All too often, these people are women, driving alone in an SUV the size of a semi-truck, and that cost $70,000 or more to purchase. Almost across the board, they whine about higher gas prices. These whiners aren’t really going to be bankrupt if they are forced to go into their pockets for an extra $50, but oh, do they complain.
Forget baseball. Whining and victimhood have become our national pastimes. Now there’s a World Classic we wouldn’t lose, like we keep doing in baseball.
I’ve written in the past debunking the griping about gasoline prices and holiday travel using the math of the average length of drive for these holiday visits, the average MPG of the vehicles and median income. Simply put, it’s not that much of an economic hardship for most people.
These days, opportunists in the oil market are pricing in a doomsday scenario due to the air attacks on Iran. They have ratcheted up the price of oil and, by extension gasoline, to reflect that.
And the leftist media can always find someone screaming like a cat with its tail caught in the screen door regarding rising gasoline prices.
Are these people righteous?
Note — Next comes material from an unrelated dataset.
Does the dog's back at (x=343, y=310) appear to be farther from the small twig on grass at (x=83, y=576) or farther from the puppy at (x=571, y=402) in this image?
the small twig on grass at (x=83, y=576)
Mostly no.
Consider, the average driver in these United States puts about 13,662 miles on his or her vehicles each year according to 2025 data from the Federal Highway Administration. That’s a tick under 263 miles a week.
The average miles per gallon figures, again domestically, are 24.4 MPG for cars and 17.8 for light trucks, vans, SUVs.
To make the math easy, let’s say the average personal-use vehicle gets 20 MPG. Divide that into the average weekly mileage and you get just over 13 gallons of gasoline used to cover that distance.
Now, again to make the math easy, say gasoline prices have increased $1 a gallon. That’s an extra $13 a week, $52 a month and, should this thing endure for an entire year, $676.
That worst-case scenario is not a bill that comes due up front, but is paid $13 a week.
Cut out a couple of overpriced coffees per week and you’ve made up for that extra $13.
If you are living so close to the bone that an extra $13 a week in expense cripples your budget, you have been and presumably are doing a lot of things wrong.
I wish this Iran adventure were costing me just $13 a week. But, it’s thrown a wrench into the precious metals markets and mining stocks. There were days last week when I lost many multiples of $13 a minute while the markets were open.
Not complaining, mind you, just sharing facts. I’m still for President Trump’s actions regarding Iran, even if it is negatively impacting my net worth in extreme ways.
I’m looking at the long view on this – short-term pain for long-term gain. I just wish I had more company in that school of thought.